Obama e o Partido Democrata na Encruzilhada do Século 21

As eleições presidenciais nos Estados Unidos em novembro próximo colocam mais uma vez frente a frente os Partidos Democrata e Republicano e as pretensões renovadoras que o primeiro reivindicou a partir da candidatura de Barack Obama, em 2008, único Presidente negro da história do país.
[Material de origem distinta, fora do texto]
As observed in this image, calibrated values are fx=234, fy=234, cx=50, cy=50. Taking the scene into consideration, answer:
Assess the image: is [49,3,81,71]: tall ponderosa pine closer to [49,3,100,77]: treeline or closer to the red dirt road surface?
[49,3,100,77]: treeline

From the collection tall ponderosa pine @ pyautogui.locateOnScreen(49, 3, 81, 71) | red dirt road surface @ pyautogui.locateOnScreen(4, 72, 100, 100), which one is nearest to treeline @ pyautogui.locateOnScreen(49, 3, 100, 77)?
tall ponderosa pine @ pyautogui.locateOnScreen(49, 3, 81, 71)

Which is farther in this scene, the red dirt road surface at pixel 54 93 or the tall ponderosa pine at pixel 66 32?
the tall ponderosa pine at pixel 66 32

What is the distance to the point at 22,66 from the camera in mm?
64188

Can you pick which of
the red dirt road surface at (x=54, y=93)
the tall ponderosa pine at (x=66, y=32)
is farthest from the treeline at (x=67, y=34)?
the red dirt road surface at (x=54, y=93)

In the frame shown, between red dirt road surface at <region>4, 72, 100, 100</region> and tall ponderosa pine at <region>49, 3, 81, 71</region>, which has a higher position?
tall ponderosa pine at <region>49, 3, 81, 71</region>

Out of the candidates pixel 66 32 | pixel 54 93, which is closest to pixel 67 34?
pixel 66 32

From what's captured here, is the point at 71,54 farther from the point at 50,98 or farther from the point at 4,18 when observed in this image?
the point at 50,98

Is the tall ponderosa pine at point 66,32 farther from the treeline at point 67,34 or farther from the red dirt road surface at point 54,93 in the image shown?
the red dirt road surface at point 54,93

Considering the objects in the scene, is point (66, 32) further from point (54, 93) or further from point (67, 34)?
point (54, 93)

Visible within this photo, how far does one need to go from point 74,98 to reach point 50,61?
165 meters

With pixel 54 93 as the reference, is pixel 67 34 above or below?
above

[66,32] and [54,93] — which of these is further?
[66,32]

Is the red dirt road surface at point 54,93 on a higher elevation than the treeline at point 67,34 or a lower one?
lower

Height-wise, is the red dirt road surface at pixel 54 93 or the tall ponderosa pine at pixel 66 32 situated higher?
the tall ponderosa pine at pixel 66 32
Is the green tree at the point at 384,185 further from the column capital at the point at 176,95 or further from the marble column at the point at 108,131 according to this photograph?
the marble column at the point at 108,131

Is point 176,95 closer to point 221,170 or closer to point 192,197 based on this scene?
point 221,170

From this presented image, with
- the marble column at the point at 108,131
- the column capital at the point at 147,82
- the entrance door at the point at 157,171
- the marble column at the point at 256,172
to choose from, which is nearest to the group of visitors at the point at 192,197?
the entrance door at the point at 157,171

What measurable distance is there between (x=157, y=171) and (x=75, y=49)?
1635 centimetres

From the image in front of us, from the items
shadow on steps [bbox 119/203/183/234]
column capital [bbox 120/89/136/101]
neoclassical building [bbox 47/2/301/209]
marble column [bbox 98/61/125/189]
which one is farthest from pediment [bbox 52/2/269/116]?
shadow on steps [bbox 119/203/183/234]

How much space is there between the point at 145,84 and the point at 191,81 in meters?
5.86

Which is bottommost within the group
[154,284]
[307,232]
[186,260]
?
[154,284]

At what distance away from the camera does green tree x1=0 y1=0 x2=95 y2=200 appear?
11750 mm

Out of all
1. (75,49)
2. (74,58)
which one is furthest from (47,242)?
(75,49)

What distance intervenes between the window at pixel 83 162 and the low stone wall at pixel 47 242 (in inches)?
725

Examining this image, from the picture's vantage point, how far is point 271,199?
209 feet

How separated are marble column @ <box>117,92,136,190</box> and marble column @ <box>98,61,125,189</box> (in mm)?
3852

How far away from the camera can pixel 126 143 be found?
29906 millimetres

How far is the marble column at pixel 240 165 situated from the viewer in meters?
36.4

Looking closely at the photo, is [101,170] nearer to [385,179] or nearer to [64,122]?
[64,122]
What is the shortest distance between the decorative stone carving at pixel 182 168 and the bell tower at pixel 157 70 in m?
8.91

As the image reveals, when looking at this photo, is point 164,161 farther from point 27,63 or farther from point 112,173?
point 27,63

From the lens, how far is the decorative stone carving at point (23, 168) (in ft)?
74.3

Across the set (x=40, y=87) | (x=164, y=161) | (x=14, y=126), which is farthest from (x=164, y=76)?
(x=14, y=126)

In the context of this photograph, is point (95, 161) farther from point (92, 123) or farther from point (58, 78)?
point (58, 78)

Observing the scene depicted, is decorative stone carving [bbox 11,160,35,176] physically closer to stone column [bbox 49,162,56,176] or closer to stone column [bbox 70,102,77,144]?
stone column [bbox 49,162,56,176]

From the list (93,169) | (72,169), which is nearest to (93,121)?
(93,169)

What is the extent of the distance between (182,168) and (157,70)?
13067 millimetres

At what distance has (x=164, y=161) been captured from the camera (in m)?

Por Carlos Eduardo Martins*, no blog da Boitempo

O Partido Democrata afirmou-se na política norte-americana, sobretudo, entre 1932-1967 em torno da implementação dos programas do New Deal, nos anos 1930, da Grande Sociedade, nos anos 1960, e da expansão dos gastos militares desde a 2ª Guerra Mundial até a Guerra do Vietnã. O New Deal estabeleceu as bases de uma legislação de proteção social nos Estados Unidos ao criar os fundamentos da seguridade social (Social Security Act), introduzir o salário mínimo legal, limitar a jornada de trabalho diária, proteger os sindicatos de trabalhadores, formular programas para absorção de desempregados na construção civil e nos serviços, incluindo a indústria cinematográfica.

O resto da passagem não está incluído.